### Passage provided
——————
I was particularly concerned by the news that ULHT have now been put into financial special measures, as well as general special measures.
As Lincoln’s MP and someone who has worked for the trust for a very long time, I know how this will impact on the hardworking staff, right across the organisation, from porters and housekeepers to nurses and doctors, and of course the vital staff who perform the admin role.
The people of Lincoln, who, in my experience as MP and as a nurse, value and appreciate the care they receive from our NHS, know how hard everyone within it works to deliver a good service in difficult times.
The fact that our NHS is severely underfunded and understaffed is a national disgrace.
The current government claim to have invested in the NHS but this is smoke and mirrors, they give with one hand and take with the other.
The net result is that the NHS is underfunded, continues to be underfunded whilst they promise cuts to taxes for those on high incomes and give over £1 billion to the DUP to prop up their failing government. Their priorities are clear and the NHS does not appear to be one of them.
This is not simply a political statement from myself as a Labour MP, it is repeated by other organisations with no political axe to grind. These days it is not uncommon for a hospital trust to be placed in special measures and has happened in other areas of the country.
It is however worrying that ULHT are now in both general and financial special measures. I shall be meeting the Chief Executive of the trust, Jan Sobieraj this coming Monday to find out more and ask if there is anything that I can do as Lincoln’s MP to help.
To put what is happening into context, a recent article in the Guardian (3rd September 2017) said that NHS Providers, an organisation which represents hospital trusts in England, fears that lives could be lost because patients are being forced to spend long periods waiting in ambulances outside A&E departments or on trollies.
Chief Executive of NHS Providers, Chris Hopson, was reported as stating that “they will struggle even more than last winter” and then went on to remind us of last winter when the Red Cross described the situation in our NHS as a Humanitarian Crisis.
The report also said that that delayed transfers of care, that is when hospitals are unable to discharge patients who are medically fit for discharge because there are problems with provision of social care, are a large factor in the shortage of hospital beds.
The report closed with a statement saying that “NHS trusts are worried that they do not have enough staff, beds and other services to manage the risk to patient safety this winter”. As a nurse at Lincoln Hospital I am aware that this is what is happening on the ground and have witnessed during my time on the wards.
——————
### Exercise description
Print the statement on the Lincoln hospital trust word for word, from "The current government" up to and including "of the country.". You won't need the listing that follows the statement.

### Stored data
——————
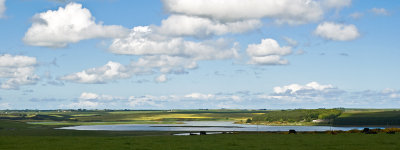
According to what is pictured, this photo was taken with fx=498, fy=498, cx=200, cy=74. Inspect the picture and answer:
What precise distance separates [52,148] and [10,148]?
17.3 feet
——————
### Answer to this problem
The current government claim to have invested in the NHS but this is smoke and mirrors, they give with one hand and take with the other.
The net result is that the NHS is underfunded, continues to be underfunded whilst they promise cuts to taxes for those on high incomes and give over £1 billion to the DUP to prop up their failing government. Their priorities are clear and the NHS does not appear to be one of them.
This is not simply a political statement from myself as a Labour MP, it is repeated by other organisations with no political axe to grind. These days it is not uncommon for a hospital trust to be placed in special measures and has happened in other areas of the country.